Germany has an even more fun thing, swiss citizens bringing their non-decomposing plastic trash across the border to use the “yellow bag” recycling scheme to pay lower waste bin fees. They pay by weight and don’t have a recycling system set up. On the other hand the same plastic bottles bought in nearby France and the very same bottles bought in Germany are not interchangeable in the deposit refund machine because only the one sold in Germany has the proper logo on the label.

mwhite
October 9, 2012 11:33 am

Is there a rule that says you cannot do this?????

timg56
October 9, 2012 7:28 pm

Gunga Din’s comment recalled the times I lived in Minnesota. We’d buy cases of beer in long neck returnable bottles. Pay the deposit when we bought the case. When we came back for another, turn in the old case of empties and not get charged the deposit. Local brew pubs here in Oregon and Washington do the same if you want to buy a growler to take home.

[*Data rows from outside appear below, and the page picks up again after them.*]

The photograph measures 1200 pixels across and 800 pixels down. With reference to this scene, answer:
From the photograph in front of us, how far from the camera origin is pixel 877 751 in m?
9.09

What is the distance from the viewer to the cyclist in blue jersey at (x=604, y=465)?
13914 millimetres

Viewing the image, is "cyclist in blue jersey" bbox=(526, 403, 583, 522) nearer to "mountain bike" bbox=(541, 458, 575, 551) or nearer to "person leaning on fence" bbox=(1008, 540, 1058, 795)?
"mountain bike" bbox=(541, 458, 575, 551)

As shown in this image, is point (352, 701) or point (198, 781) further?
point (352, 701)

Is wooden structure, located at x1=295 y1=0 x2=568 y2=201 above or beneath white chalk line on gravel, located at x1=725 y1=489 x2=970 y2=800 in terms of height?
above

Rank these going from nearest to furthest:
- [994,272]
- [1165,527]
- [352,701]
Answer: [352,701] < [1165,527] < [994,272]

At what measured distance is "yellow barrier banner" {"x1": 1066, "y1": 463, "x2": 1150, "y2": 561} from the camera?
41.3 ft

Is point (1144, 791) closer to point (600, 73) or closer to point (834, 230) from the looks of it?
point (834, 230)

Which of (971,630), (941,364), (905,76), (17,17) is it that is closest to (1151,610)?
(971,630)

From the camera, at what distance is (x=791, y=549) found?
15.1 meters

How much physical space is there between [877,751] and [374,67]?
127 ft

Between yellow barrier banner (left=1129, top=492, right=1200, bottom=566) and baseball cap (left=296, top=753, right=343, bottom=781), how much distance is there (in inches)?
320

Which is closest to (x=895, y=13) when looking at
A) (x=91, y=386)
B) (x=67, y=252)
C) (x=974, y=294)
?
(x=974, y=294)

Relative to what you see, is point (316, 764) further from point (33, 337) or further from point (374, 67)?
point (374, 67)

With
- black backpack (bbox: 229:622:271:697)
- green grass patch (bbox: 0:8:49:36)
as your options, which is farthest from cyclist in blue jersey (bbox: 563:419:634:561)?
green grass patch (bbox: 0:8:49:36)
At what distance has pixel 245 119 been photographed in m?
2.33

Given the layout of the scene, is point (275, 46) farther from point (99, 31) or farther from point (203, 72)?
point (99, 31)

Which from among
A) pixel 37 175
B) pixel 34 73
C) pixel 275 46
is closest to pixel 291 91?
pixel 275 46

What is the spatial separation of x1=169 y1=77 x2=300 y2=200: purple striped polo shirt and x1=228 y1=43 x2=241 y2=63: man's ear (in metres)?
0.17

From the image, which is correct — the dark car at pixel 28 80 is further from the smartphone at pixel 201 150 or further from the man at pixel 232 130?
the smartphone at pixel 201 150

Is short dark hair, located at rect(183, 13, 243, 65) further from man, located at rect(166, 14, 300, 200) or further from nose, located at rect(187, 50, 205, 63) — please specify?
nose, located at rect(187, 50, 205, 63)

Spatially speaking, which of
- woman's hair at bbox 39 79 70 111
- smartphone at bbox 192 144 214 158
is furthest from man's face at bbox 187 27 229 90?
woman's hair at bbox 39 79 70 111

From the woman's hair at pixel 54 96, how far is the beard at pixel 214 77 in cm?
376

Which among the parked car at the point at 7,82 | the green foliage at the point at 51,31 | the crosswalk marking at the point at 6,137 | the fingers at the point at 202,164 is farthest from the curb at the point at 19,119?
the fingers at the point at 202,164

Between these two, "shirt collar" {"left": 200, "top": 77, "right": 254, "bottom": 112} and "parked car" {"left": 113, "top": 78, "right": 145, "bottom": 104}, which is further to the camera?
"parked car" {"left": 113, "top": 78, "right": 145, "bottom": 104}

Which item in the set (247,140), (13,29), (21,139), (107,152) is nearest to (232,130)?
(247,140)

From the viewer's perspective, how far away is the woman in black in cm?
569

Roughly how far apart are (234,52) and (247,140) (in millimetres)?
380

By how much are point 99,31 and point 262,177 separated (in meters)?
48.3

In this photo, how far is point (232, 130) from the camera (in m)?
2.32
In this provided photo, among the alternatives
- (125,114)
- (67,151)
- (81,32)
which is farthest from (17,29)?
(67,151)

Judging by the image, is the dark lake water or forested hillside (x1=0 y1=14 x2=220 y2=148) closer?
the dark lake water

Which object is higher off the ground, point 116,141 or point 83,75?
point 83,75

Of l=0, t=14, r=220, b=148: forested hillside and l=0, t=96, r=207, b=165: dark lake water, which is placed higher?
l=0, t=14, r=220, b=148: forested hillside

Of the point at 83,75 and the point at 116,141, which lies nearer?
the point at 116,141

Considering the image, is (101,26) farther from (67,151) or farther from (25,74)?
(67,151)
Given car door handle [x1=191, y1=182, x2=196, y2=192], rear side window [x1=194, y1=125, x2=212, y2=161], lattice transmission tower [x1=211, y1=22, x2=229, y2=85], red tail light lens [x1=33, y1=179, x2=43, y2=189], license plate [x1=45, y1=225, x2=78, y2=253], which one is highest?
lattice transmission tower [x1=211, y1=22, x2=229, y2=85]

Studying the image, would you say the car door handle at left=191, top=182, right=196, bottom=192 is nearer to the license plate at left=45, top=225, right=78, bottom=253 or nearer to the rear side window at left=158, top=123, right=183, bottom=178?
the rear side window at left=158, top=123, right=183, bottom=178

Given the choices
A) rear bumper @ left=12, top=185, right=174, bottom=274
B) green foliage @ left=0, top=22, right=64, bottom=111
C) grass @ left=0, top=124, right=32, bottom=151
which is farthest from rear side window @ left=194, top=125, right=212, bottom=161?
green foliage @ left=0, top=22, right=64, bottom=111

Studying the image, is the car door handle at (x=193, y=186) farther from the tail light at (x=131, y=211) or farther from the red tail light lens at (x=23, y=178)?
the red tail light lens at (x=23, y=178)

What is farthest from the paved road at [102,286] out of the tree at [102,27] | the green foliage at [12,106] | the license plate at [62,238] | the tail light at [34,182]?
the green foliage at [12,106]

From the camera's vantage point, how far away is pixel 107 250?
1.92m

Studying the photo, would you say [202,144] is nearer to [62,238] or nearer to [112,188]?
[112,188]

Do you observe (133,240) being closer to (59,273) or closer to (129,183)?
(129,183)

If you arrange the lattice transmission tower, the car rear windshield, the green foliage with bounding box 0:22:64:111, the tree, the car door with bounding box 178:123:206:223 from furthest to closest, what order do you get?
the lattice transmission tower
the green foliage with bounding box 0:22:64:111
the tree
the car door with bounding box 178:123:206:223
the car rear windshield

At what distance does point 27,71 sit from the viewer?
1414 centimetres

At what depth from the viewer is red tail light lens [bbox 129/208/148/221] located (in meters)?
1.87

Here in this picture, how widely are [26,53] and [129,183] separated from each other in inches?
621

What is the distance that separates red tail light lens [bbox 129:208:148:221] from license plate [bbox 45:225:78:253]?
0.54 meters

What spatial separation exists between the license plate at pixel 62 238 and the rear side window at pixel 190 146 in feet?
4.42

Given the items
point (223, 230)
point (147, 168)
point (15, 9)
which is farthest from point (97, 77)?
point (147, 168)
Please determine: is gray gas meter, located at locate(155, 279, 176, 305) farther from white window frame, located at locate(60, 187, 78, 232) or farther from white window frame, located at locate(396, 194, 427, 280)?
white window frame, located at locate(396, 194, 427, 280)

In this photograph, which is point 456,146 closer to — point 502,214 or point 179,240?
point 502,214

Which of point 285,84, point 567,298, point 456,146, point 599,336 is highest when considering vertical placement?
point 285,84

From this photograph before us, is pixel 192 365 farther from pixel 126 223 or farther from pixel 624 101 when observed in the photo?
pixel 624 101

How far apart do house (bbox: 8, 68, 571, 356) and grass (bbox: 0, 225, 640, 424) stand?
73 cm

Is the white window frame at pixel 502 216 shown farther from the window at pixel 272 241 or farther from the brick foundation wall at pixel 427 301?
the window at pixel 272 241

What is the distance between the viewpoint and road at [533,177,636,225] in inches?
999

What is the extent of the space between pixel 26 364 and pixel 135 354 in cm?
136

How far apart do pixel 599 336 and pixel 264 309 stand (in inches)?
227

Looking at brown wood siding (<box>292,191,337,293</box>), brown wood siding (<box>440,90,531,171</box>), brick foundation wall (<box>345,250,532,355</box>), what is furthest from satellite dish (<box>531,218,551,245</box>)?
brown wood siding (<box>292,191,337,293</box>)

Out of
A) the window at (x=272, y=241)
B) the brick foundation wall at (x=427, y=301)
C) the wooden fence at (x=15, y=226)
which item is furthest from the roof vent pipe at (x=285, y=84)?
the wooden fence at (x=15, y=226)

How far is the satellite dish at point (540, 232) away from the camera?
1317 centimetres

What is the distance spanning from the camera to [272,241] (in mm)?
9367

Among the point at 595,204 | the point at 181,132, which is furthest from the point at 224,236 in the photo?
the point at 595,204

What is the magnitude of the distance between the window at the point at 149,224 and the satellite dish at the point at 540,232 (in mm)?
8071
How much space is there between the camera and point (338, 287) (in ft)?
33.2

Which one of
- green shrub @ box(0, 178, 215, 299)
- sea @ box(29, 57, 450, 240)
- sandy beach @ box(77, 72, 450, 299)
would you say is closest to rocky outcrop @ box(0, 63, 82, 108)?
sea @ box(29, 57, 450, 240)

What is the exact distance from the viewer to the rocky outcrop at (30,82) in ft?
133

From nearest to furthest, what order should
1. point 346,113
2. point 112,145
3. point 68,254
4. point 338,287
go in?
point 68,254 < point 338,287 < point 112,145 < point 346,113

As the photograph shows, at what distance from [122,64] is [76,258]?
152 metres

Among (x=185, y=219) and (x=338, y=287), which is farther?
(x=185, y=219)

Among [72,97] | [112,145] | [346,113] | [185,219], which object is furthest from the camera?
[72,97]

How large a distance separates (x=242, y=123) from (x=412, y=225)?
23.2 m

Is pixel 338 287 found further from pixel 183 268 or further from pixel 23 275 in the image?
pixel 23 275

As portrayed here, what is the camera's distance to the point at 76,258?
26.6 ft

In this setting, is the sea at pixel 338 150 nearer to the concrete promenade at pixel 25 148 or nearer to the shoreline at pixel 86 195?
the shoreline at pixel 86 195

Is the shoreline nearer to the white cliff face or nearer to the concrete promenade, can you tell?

And in each case the containers would be reused.
On a related topic, you should see the looks I get from people who are “believers” in recycling when I tell them that under current regulations which either encourage or mandate the practice, the collectors of waste are only required to sort and hold the various material for a specific and rather limited amount of time, after which it gets sent to the same landfill as all of the other garbage.
How do you know recycling makes sense? When the people collecting your waste start making it as easy as possible for you to do it. Means they have found a market for it. For years recycling yard waste cost you extra each month for the container. You had to specifically ask for one as well. Then one day they showed up free of charge. Not too hard to figure out what changed.

October 9, 2012 10:41 pm

TimiBoy says:
October 8, 2012 at 2:02 pm

Funny that stupid Greens in America cannot see that in a plce where everything’s close together this was never going to work on a State by State basis,

It doesn’t stop there. In Washington State and Oregon, the State mandated minimum wage was higher than the surrounding states. (might still be, I haven’t looked lately)
The result? The drive through order taker job at some fast-food restaurants was outsourced to a call center in Idaho, who would then punch-up the order at the restaurant. (lower minimum wage)

October 11, 2012 10:15 am

TerryMN says:
October 8, 2012 at 2:44 pm

The Expulsive – It isn’t a measure of what the market is paying, rather a state mandated deposit/refund. California charges an extra 5 or 10 cents per can deposit (I don’t know what their particular deposit is) whereas, across the border in Nevada and Arizona, no such deposit is taken or remitted. So – a bunch of non-deposit-paid cans bought in NV or AZ are able to be taken into CA, and the person turning in the cans in CA gets paid the “deposit” (that was never taken in the first place) thus driving the system even more into the red, beyond the program admin costs.

Well yes, but look on the bright side. California is paying to clean up bottles and cans from Arizona and Nevada. The residents of those states should send California governer Jerry Brown a nice thank you letter.